_Problem statement:_
Pictures are not part of the copy. Set down exactly the lines from the one containing "Iridium Communications Inc" through the last line of the material below.
══ The records
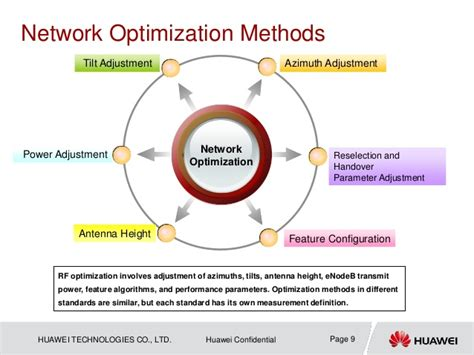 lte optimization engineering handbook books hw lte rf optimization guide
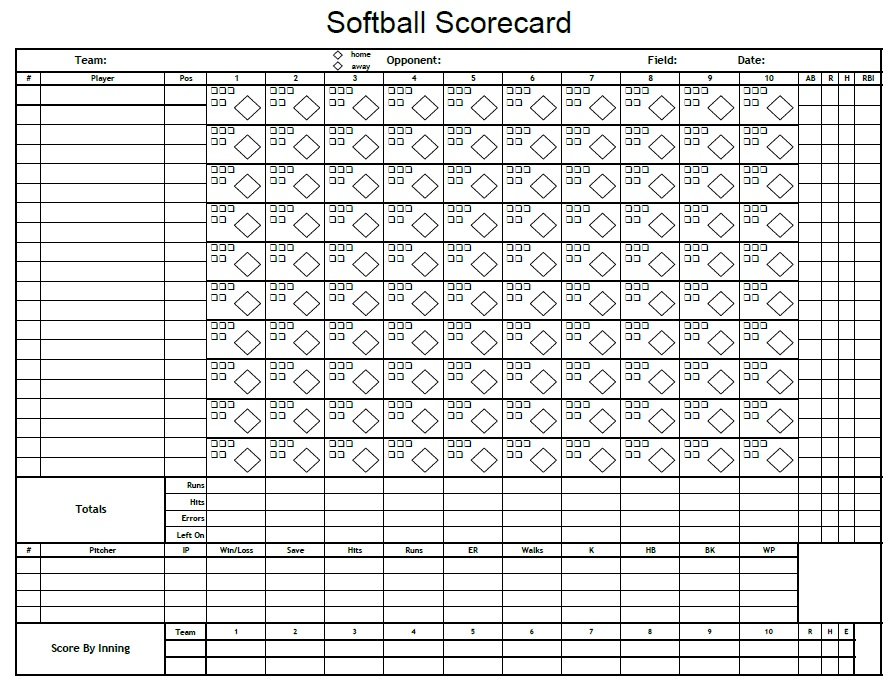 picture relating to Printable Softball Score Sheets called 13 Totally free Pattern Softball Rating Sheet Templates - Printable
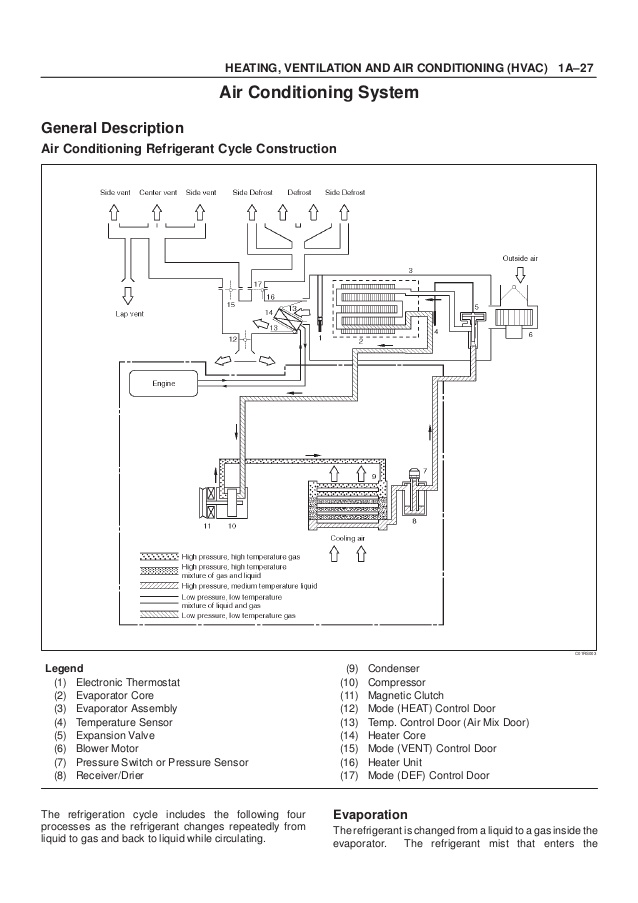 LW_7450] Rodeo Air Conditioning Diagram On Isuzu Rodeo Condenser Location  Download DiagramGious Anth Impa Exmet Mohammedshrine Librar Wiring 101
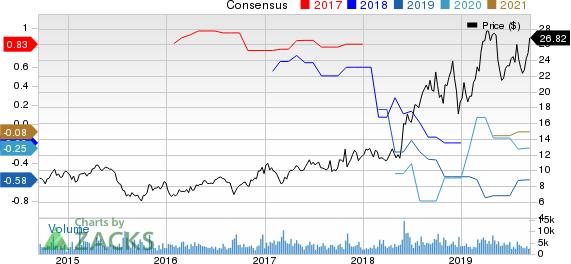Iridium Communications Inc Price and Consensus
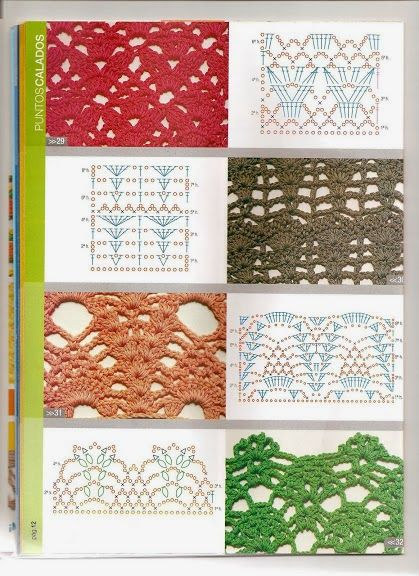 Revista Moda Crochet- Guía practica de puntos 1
════
_Task answer:_
Iridium Communications Inc Price and Consensus
 Revista Moda Crochet- Guía practica de puntos 1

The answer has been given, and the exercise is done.